We would like to thank the two Reviewers for their helpful comments. The third author’s research is supported by NSERC Canada, Grant RGPIN-2016-04975. He also thanks CRED, Université Panthéon-Assas Paris II, for its hospitality.

Appendix: Proofs

Appendix: Proofs

Proof of Lemma 1

Using the dynamics in (4) and the established bound on price \(p_{t}\) in (6), we have

$$\begin{aligned} q_{t+1}= & {} q_{t}+s(p_{t}-q_{t})=(1-s)q_{t}+sp_{t}, \\\le & {} (1-s)q_{t}+\frac{s\lambda }{\theta +\phi _{1}}+\frac{s\phi _{2}}{ \theta +\phi _{2}}q_{t}, \\= & {} q_{t}\left( 1-s+\frac{s\phi _{2}}{\theta +\phi _{2}}\right) +\frac{ s\lambda }{\theta +\phi _{1}} \\\le & {} \left( q_{t-1}\left( 1-s+\frac{s\phi _{2}}{\theta +\phi _{2}}\right) +\frac{ s\lambda }{\theta +\phi _{1}}\right) \left( 1-s+\frac{s\phi _{2}}{\theta +\phi _{2}} \right) +\frac{s\lambda }{\theta +\phi _{1}} \\= & {} q_{t-1}\left( 1-s+\frac{s\phi _{2}}{\theta +\phi _{2}}\right) ^{2}+\frac{ s\lambda }{\theta +\phi _{1}}\left( 1+\left( 1-s+\frac{s\phi _{2}}{\theta +\phi _{2}}\right) \right) \\&\ldots \\\le & {} q_{0}\left( 1-s+\frac{s\phi _{2}}{\theta +\phi _{2}}\right) ^{t+1}+ \frac{s\lambda }{\theta +\phi _{1}}\sum _{k=0}^{t}\left( 1-s+\frac{s\phi _{2} }{\theta +\phi _{2}}\right) ^{k} \\= & {} q_{0}\left( 1-s+\frac{s\phi _{2}}{\theta +\phi _{2}}\right) ^{t+1}+\frac{ s\lambda }{\theta +\phi _{1}}\left( \frac{1-\left( 1-s+\frac{s\phi _{2}}{ \theta +\phi _{2}}\right) ^{t}}{1-\left( 1-s+\frac{s\phi _{2}}{\theta +\phi _{2}}\right) }\right) , \\< & {} q_{0}+\frac{s\lambda }{\theta +\phi _{1}}\frac{1}{1-\left( 1-s+\frac{ s\phi _{2}}{\theta +\phi _{2}}\right) }, \\= & {} q_{0}+\frac{\lambda (\theta +\phi _{2})}{\theta +\phi _{1}+\phi _{2}} \equiv \bar{{\bar{q}}}(q_{0}). \end{aligned}$$

\(\square \)

Proof of Lemma 2

Let a sequence \(({\bar{p}}^{n},{\bar{q}}^{n})\) in \({\mathcal {A}}(k_{0})\) converges to \(({\bar{p}},{\bar{q}})\).

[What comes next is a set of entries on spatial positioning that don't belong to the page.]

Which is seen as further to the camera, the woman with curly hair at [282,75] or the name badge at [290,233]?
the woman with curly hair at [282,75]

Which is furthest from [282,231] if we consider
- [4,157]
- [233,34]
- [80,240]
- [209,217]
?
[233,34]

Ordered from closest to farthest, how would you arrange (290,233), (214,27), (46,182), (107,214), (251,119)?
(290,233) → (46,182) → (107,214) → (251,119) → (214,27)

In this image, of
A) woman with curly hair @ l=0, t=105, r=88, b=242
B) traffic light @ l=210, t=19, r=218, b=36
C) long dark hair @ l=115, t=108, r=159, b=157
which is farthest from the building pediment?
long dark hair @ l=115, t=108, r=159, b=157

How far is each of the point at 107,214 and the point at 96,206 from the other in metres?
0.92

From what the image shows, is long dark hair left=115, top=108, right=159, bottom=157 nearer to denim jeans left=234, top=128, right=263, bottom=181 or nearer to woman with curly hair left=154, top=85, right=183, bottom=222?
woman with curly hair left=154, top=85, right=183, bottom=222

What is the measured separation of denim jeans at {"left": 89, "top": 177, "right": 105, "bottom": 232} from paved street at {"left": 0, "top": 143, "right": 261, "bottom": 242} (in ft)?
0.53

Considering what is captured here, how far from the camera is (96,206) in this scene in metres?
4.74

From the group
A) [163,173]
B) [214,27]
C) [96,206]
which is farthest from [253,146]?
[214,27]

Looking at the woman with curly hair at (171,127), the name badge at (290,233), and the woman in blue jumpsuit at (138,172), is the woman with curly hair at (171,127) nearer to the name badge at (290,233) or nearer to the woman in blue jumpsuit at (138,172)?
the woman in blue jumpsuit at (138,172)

By construction, \(p_{t}^{n}D(p_{t}^{n},q_{t}^{n}) \le {\bar{\Pi }}(\bar{{\bar{q}}}(q_{0}))\). Since \((p_{t},q_{t})\) is upper-bounded and \(\beta <1,\) we can assert that for all \(\epsilon >0\), there exists \(T(\epsilon )\) such that for all \(T\ge T(\epsilon )\),

$$\begin{aligned} \sum _{t=T(\epsilon )}^{+\infty }\beta ^{t}{\bar{\Pi }}(\bar{{\bar{q}}} (q_{0}).)<\epsilon . \end{aligned}$$

But this implies that for all n

$$\begin{aligned} \sum _{t=0}^{+\infty }\beta ^{t}p_{t}^{n}D(p_{t}^{n},q_{t}^{n})<\epsilon . \end{aligned}$$

Therefore, we have for all n, and for all \(T\ge T(\epsilon )\)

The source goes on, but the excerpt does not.